INPUT RECORDS

*****

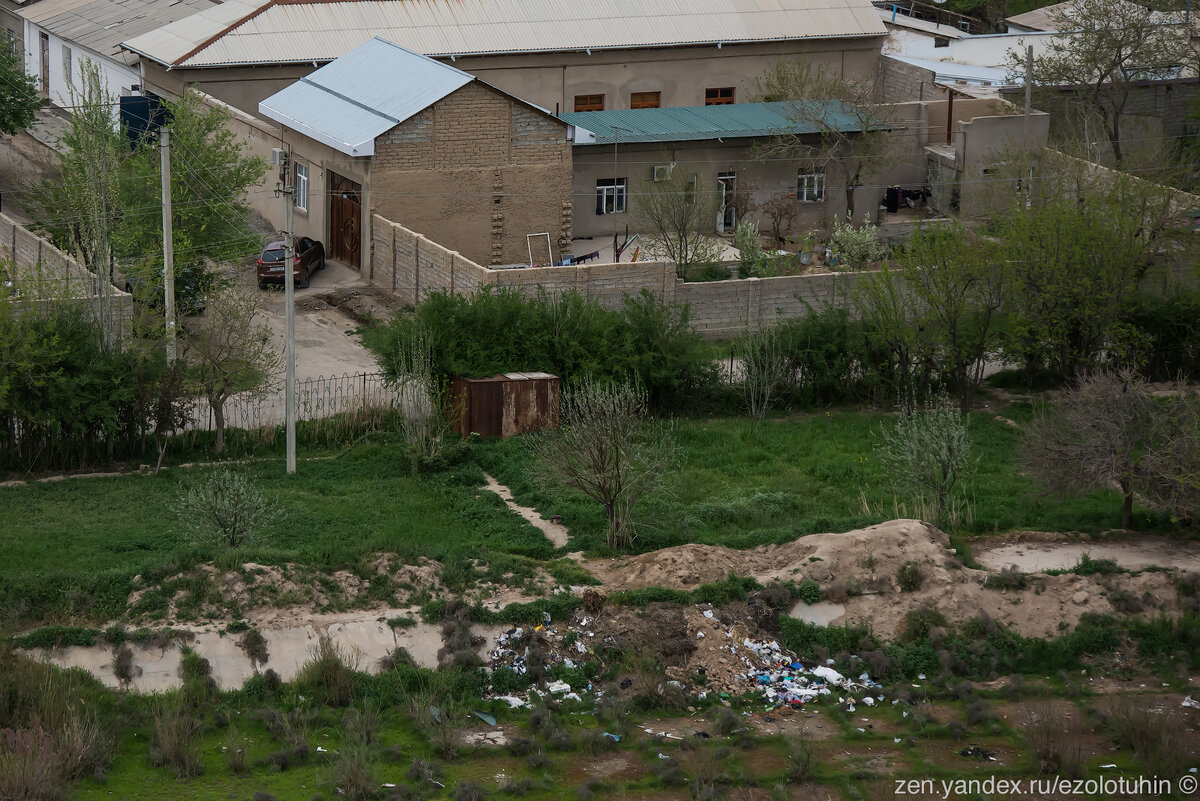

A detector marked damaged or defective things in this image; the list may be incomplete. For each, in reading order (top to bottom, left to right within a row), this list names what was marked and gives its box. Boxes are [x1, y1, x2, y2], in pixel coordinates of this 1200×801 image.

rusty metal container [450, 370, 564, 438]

*****

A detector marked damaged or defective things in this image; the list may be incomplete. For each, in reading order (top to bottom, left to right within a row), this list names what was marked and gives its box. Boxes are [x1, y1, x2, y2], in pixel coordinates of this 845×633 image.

*****

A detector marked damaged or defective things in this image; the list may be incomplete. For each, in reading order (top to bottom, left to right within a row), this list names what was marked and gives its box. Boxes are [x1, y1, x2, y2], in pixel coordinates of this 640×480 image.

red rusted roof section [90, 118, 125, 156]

*****

WHAT THE EXERCISE ASKS
Copy out unchanged the lines that start at the one containing "this 640×480 image." and end after the one containing "red rusted roof section [90, 118, 125, 156]". Give only those lines.

ANSWER TO THE EXERCISE
A detector marked damaged or defective things in this image; the list may be incomplete. For each, in reading order (top to bottom, left to right within a row), this list names what was marked and gives its box. Boxes are [x1, y1, x2, y2], in pixel coordinates of this 640×480 image.

red rusted roof section [90, 118, 125, 156]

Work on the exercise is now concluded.